▸ **Task description**:
Can you copy out each of the following entries word for word, with nothing changed?

________________

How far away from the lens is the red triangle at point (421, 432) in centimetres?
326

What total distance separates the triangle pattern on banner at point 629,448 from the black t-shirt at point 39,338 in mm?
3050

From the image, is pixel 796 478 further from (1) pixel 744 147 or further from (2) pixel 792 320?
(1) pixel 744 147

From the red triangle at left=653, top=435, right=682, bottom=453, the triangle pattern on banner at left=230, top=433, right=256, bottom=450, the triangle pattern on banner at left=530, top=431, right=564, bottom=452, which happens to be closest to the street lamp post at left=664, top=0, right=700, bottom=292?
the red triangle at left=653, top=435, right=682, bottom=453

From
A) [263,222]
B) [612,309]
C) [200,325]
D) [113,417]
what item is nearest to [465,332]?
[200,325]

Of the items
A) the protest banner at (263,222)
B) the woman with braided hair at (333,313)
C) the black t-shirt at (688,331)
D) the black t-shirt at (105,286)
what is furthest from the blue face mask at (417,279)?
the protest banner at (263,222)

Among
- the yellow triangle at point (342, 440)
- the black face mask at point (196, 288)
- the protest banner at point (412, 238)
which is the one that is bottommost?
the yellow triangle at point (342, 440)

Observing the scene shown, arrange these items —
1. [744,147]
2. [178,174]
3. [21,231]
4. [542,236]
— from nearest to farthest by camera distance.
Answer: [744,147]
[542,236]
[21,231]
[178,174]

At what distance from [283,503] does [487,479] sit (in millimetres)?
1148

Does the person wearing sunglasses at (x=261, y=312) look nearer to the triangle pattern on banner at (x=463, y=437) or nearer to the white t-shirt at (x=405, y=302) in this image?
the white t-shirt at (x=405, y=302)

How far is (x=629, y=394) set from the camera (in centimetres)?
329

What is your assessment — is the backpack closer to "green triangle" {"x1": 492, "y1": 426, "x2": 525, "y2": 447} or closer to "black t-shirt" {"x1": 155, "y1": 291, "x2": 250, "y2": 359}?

________________

▸ **Task result**:
How far away from the lens is the red triangle at point (421, 432) in centimetres?
326

What total distance separates the triangle pattern on banner at point 629,448 from the black t-shirt at point 39,338 in mm?
3050

From the image, is pixel 796 478 further from (1) pixel 744 147 or further from (2) pixel 792 320?
(1) pixel 744 147

From the red triangle at left=653, top=435, right=682, bottom=453, the triangle pattern on banner at left=230, top=433, right=256, bottom=450, the triangle pattern on banner at left=530, top=431, right=564, bottom=452, which happens to be closest to the street lamp post at left=664, top=0, right=700, bottom=292?
the red triangle at left=653, top=435, right=682, bottom=453

From
A) [263,222]
B) [612,309]
C) [200,325]
D) [113,417]
what item is nearest to [465,332]?
[200,325]

Of the items
A) the protest banner at (263,222)
B) the woman with braided hair at (333,313)
C) the black t-shirt at (688,331)
D) the black t-shirt at (105,286)
what is furthest from the blue face mask at (417,279)?
the protest banner at (263,222)

Among
- the yellow triangle at point (342, 440)
- the black face mask at point (196, 288)
- the protest banner at point (412, 238)
which is the one that is bottommost?
the yellow triangle at point (342, 440)

Observing the scene shown, arrange these items —
1. [744,147]
2. [178,174]
3. [21,231]
4. [542,236]
— from nearest to farthest by camera distance.
Answer: [744,147]
[542,236]
[21,231]
[178,174]

At what distance from [283,503] does [487,479] sit (in millimetres)?
1148

Does the person wearing sunglasses at (x=261, y=312) look nearer to the triangle pattern on banner at (x=463, y=437) or nearer to the white t-shirt at (x=405, y=302) in this image?
the white t-shirt at (x=405, y=302)

How far is (x=629, y=394) set from the camera (in centimetres)?
329

What is your assessment — is the backpack closer to "green triangle" {"x1": 492, "y1": 426, "x2": 525, "y2": 447} or closer to "black t-shirt" {"x1": 155, "y1": 291, "x2": 250, "y2": 359}?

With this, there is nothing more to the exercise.